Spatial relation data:
-- BEGIN --
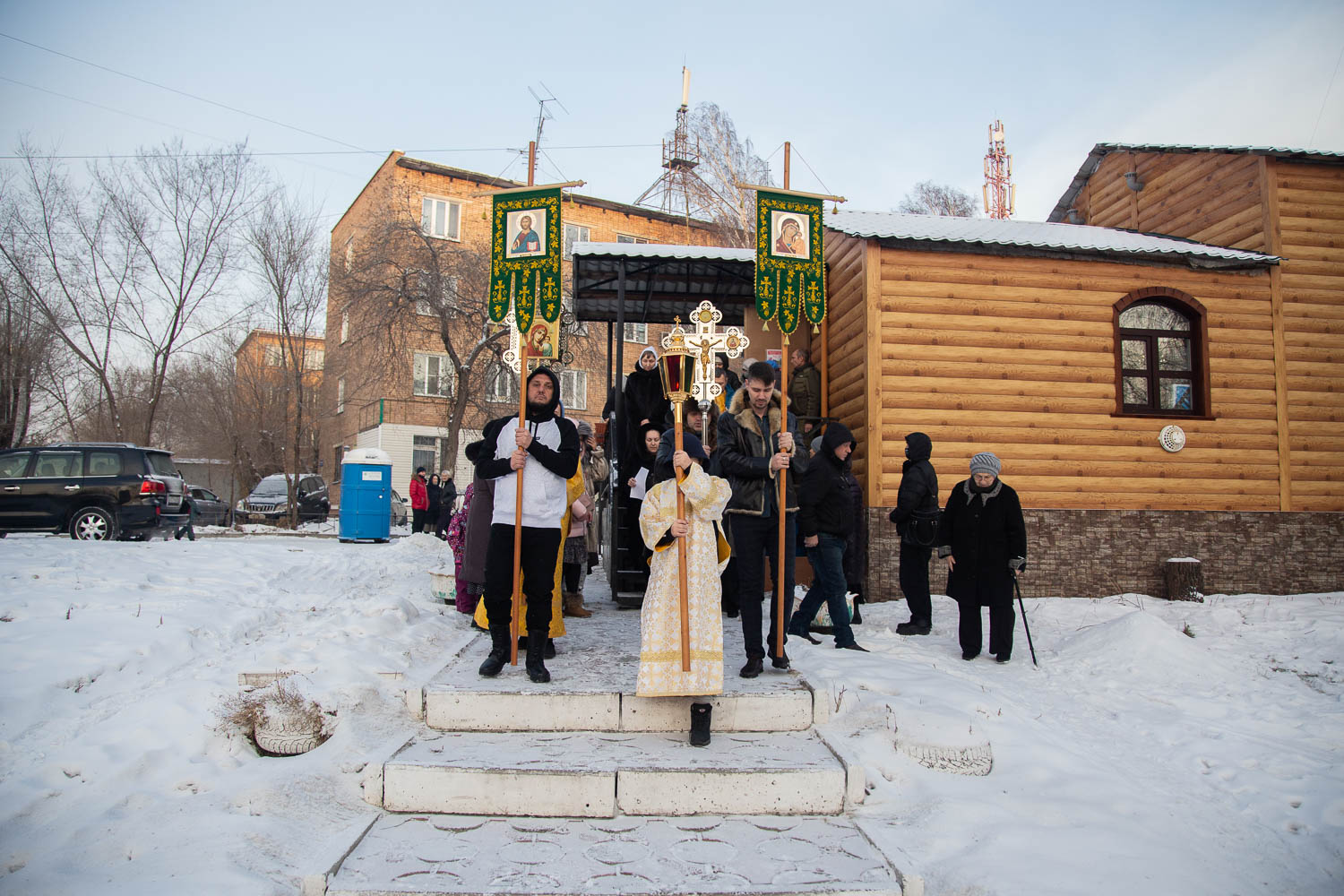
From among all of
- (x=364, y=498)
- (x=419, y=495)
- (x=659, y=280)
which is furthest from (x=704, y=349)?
(x=419, y=495)

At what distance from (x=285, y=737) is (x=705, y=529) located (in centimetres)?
263

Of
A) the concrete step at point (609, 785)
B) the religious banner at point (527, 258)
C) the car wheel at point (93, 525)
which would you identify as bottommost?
the concrete step at point (609, 785)

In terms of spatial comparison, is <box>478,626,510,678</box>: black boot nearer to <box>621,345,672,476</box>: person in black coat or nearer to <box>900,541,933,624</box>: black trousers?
<box>621,345,672,476</box>: person in black coat

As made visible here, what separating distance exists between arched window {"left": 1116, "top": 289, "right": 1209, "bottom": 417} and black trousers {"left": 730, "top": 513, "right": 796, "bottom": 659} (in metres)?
6.71

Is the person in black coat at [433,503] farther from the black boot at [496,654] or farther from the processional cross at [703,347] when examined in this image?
the processional cross at [703,347]

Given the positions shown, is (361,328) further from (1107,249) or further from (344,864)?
(344,864)

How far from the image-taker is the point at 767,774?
150 inches

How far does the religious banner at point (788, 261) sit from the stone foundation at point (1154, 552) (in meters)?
3.71

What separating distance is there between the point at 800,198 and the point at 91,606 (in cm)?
652

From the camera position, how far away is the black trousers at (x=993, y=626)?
21.0 feet

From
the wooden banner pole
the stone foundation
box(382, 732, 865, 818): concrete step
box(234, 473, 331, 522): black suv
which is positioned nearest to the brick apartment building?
box(234, 473, 331, 522): black suv

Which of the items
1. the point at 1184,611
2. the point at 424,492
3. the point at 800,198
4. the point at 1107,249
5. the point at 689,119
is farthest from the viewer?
the point at 689,119

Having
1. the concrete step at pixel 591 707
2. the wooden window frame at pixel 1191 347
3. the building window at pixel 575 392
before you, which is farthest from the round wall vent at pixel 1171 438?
the building window at pixel 575 392

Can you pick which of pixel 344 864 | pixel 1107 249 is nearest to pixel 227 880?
pixel 344 864
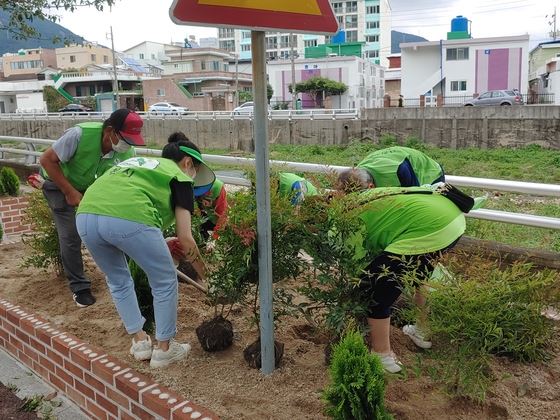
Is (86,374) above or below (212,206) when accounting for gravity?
below

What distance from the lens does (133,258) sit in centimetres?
272

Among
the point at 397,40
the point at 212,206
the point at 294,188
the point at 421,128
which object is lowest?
the point at 421,128

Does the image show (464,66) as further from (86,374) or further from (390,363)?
(86,374)

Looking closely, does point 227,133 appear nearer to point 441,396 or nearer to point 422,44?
point 422,44

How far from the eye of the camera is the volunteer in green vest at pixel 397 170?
3226 millimetres

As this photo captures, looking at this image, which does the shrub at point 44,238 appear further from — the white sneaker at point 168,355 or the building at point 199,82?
the building at point 199,82

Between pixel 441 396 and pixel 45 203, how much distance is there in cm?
319

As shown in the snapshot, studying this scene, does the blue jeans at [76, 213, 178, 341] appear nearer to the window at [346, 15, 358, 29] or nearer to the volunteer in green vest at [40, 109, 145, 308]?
the volunteer in green vest at [40, 109, 145, 308]

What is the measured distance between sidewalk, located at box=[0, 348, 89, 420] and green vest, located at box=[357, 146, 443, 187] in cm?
206

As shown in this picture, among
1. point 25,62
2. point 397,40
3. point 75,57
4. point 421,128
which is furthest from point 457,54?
point 397,40

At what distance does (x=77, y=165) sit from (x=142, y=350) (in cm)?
151

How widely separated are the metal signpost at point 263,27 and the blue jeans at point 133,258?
20.4 inches

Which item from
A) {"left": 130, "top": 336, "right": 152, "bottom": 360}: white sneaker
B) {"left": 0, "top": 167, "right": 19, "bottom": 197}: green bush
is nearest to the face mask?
{"left": 130, "top": 336, "right": 152, "bottom": 360}: white sneaker

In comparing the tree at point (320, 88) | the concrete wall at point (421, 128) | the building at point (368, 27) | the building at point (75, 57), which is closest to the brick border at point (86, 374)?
the concrete wall at point (421, 128)
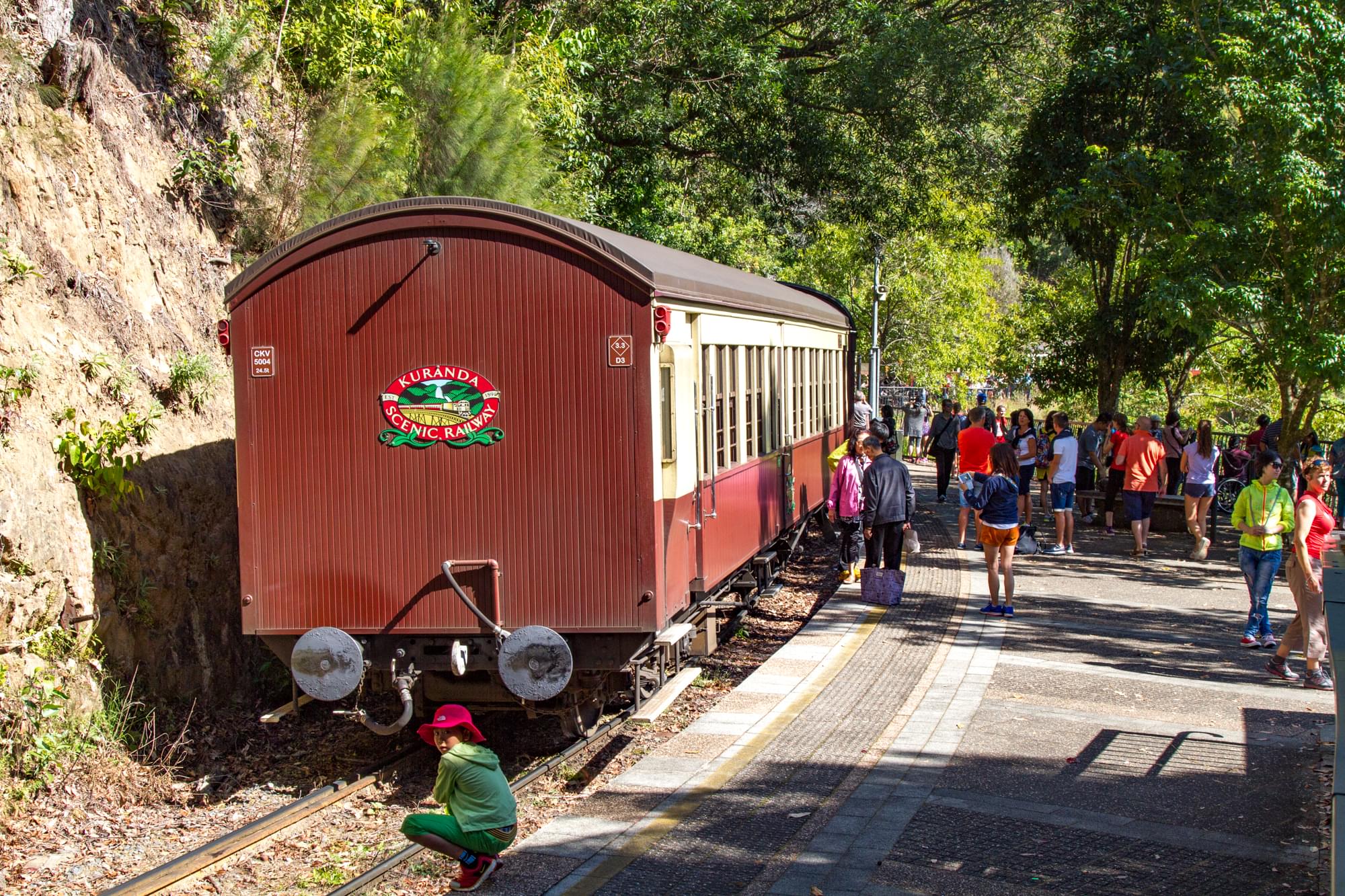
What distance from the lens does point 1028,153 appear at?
20922 millimetres

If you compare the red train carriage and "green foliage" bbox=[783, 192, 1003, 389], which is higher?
"green foliage" bbox=[783, 192, 1003, 389]

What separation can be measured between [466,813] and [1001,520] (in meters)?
7.17

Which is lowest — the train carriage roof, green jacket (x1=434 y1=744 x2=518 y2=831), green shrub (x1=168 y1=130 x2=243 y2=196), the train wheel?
the train wheel

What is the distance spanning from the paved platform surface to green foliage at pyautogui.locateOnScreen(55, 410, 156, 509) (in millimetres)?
4208

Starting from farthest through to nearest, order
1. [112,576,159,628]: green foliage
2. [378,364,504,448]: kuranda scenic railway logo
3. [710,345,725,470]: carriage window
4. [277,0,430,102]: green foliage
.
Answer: [277,0,430,102]: green foliage, [710,345,725,470]: carriage window, [112,576,159,628]: green foliage, [378,364,504,448]: kuranda scenic railway logo

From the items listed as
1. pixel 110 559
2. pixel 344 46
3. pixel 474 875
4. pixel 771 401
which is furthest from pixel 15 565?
pixel 344 46

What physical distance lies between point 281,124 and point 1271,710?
1136cm

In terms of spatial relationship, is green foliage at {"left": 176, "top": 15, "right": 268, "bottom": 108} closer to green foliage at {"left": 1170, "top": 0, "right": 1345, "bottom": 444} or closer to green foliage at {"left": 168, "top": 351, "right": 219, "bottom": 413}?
green foliage at {"left": 168, "top": 351, "right": 219, "bottom": 413}

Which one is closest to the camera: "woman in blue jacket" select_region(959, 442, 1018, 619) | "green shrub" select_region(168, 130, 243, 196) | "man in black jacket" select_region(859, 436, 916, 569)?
"woman in blue jacket" select_region(959, 442, 1018, 619)

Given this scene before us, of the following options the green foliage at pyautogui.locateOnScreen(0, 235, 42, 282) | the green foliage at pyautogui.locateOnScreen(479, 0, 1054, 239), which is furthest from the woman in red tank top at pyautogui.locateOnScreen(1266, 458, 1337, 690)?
the green foliage at pyautogui.locateOnScreen(479, 0, 1054, 239)

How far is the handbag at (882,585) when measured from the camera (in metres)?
12.3

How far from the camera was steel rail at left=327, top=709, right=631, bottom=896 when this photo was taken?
6.00m

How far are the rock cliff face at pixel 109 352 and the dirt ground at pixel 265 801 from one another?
32.9 inches

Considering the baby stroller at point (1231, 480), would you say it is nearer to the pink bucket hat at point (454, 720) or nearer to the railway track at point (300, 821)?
the railway track at point (300, 821)
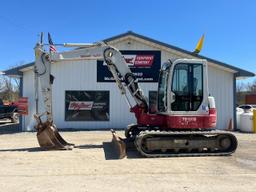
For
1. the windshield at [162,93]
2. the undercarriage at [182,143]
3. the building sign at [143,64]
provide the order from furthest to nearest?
the building sign at [143,64] < the windshield at [162,93] < the undercarriage at [182,143]

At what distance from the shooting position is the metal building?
2217cm

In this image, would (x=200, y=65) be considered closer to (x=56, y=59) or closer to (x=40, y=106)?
(x=56, y=59)

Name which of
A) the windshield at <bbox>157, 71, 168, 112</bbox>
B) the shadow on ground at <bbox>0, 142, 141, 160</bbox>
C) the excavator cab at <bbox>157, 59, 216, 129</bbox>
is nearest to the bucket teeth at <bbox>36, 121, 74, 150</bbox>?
the shadow on ground at <bbox>0, 142, 141, 160</bbox>

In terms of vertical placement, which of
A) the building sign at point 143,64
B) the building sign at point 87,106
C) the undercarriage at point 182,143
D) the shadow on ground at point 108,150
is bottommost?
the shadow on ground at point 108,150

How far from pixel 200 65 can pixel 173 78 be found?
3.49 feet

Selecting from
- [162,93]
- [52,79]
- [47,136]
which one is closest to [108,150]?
[47,136]

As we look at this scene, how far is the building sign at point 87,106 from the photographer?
22219mm

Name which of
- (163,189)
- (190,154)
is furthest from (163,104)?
(163,189)

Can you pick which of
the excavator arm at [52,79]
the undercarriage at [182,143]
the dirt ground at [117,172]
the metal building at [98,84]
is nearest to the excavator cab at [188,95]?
the undercarriage at [182,143]

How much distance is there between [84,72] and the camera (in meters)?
22.3

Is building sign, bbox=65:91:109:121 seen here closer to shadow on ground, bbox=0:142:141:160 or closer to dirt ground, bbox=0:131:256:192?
shadow on ground, bbox=0:142:141:160

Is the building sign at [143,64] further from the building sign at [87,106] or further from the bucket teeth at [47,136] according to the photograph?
the bucket teeth at [47,136]

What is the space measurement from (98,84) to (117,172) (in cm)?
1299

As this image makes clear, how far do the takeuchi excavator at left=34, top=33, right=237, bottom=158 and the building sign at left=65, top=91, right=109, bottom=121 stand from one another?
318 inches
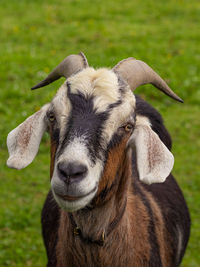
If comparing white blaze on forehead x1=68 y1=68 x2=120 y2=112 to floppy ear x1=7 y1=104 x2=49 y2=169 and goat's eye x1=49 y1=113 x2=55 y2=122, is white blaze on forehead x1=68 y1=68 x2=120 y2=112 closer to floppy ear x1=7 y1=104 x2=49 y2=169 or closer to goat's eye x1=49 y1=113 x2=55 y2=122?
goat's eye x1=49 y1=113 x2=55 y2=122

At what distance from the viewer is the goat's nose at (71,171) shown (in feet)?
9.41

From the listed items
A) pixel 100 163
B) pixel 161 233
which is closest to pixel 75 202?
pixel 100 163

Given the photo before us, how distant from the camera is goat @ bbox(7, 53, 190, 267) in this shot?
3.02 metres

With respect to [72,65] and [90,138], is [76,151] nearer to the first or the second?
[90,138]

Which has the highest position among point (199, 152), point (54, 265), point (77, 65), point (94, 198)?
point (77, 65)

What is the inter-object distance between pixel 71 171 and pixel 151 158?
1.94 ft

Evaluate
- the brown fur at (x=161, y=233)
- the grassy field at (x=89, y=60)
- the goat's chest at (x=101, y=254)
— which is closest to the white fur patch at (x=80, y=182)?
the goat's chest at (x=101, y=254)

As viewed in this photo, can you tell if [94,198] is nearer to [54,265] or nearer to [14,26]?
[54,265]

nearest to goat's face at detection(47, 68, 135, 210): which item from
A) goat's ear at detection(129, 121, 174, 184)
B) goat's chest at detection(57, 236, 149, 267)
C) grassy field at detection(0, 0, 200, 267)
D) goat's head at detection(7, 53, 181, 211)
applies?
goat's head at detection(7, 53, 181, 211)

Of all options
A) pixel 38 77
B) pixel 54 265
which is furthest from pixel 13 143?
pixel 38 77

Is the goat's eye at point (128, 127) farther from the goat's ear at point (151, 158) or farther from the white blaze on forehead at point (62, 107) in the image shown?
the white blaze on forehead at point (62, 107)

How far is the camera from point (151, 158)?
323 centimetres

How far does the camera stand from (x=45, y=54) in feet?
34.7

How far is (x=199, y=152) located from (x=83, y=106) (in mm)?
4616
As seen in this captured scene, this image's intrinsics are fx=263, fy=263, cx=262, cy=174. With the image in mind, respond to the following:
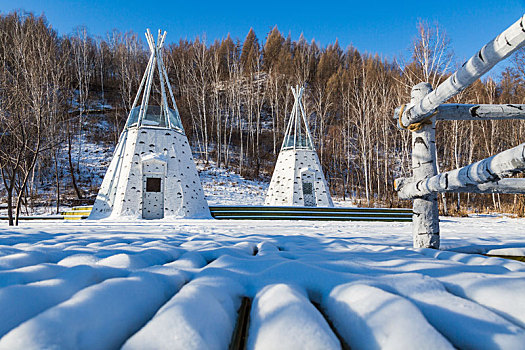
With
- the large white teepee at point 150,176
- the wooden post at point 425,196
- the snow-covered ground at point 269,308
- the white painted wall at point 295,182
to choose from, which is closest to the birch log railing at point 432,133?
the wooden post at point 425,196

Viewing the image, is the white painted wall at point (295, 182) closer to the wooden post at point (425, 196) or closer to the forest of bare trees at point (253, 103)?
the forest of bare trees at point (253, 103)

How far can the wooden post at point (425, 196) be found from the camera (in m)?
2.14

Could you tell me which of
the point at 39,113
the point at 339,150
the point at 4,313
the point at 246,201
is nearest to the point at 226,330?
the point at 4,313

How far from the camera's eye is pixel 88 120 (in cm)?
2455

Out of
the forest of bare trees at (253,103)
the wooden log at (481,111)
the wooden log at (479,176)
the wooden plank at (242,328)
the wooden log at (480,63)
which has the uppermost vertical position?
the forest of bare trees at (253,103)

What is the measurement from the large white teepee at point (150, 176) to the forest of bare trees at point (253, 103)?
17.8 feet

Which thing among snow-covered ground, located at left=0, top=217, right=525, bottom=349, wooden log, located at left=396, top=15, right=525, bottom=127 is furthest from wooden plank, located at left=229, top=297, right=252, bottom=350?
wooden log, located at left=396, top=15, right=525, bottom=127

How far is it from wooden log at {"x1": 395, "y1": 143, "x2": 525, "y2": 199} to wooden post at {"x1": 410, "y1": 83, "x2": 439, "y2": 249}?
10 cm

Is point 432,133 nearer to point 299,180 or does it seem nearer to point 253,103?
point 299,180

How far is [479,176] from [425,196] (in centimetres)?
88

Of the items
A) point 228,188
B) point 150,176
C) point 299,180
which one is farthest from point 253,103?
point 150,176

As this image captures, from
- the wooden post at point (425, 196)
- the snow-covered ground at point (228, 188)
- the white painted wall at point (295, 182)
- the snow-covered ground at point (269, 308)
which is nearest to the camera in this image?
the snow-covered ground at point (269, 308)

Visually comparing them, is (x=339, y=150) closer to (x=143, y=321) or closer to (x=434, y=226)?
(x=434, y=226)

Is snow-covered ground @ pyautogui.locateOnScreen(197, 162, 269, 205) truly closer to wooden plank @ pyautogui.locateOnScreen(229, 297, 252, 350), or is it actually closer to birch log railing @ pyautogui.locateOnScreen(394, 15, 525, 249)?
birch log railing @ pyautogui.locateOnScreen(394, 15, 525, 249)
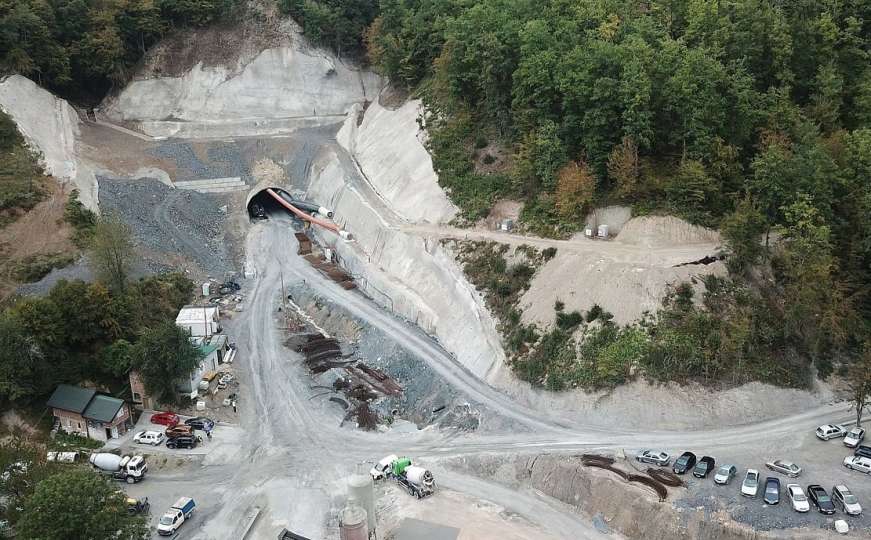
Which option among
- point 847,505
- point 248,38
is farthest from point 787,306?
point 248,38

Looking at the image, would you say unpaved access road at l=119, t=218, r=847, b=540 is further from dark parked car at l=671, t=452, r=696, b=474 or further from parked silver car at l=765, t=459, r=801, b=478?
dark parked car at l=671, t=452, r=696, b=474

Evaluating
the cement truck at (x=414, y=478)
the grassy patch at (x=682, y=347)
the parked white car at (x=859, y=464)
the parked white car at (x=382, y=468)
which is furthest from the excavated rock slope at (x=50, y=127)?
the parked white car at (x=859, y=464)

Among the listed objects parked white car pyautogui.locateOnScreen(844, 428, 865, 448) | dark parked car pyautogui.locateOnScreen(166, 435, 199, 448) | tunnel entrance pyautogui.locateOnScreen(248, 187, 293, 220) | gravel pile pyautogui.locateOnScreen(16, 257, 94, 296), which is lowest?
tunnel entrance pyautogui.locateOnScreen(248, 187, 293, 220)

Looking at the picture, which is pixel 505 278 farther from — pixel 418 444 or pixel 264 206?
pixel 264 206

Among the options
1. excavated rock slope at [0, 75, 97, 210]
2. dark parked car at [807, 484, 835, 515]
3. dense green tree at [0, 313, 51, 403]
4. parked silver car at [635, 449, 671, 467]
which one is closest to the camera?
dark parked car at [807, 484, 835, 515]

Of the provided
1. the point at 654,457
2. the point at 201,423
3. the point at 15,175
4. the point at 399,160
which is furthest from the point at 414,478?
the point at 15,175

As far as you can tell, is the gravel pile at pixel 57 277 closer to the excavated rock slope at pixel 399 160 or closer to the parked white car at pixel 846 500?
the excavated rock slope at pixel 399 160

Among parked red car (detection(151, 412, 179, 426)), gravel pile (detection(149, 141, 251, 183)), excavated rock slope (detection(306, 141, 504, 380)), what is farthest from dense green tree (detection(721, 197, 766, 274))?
-- END --
JOB: Copy out the stretch of entries from the line containing "As this photo" through the line containing "20.4 inches", word for word.

EXERCISE SOLUTION:
As this photo captures, looking at this image, which does the shrub at point 44,238 appear further from — the white sneaker at point 168,355 or the building at point 199,82?
the building at point 199,82

Between pixel 441 396 and pixel 45 203, how much distance is there in cm?
319

As shown in the snapshot, studying this scene, does the blue jeans at [76, 213, 178, 341] appear nearer to the window at [346, 15, 358, 29] or nearer to the volunteer in green vest at [40, 109, 145, 308]?
the volunteer in green vest at [40, 109, 145, 308]

What is the measured distance between sidewalk, located at box=[0, 348, 89, 420] and green vest, located at box=[357, 146, 443, 187] in cm?
206

As shown in this picture, among
1. point 25,62
2. point 397,40
3. point 75,57
4. point 421,128
which is furthest from point 457,54?
point 397,40

At what distance does (x=77, y=165) sit from (x=142, y=350) (in cm)?
151

How widely separated are the metal signpost at point 263,27 and the blue jeans at point 133,258?
20.4 inches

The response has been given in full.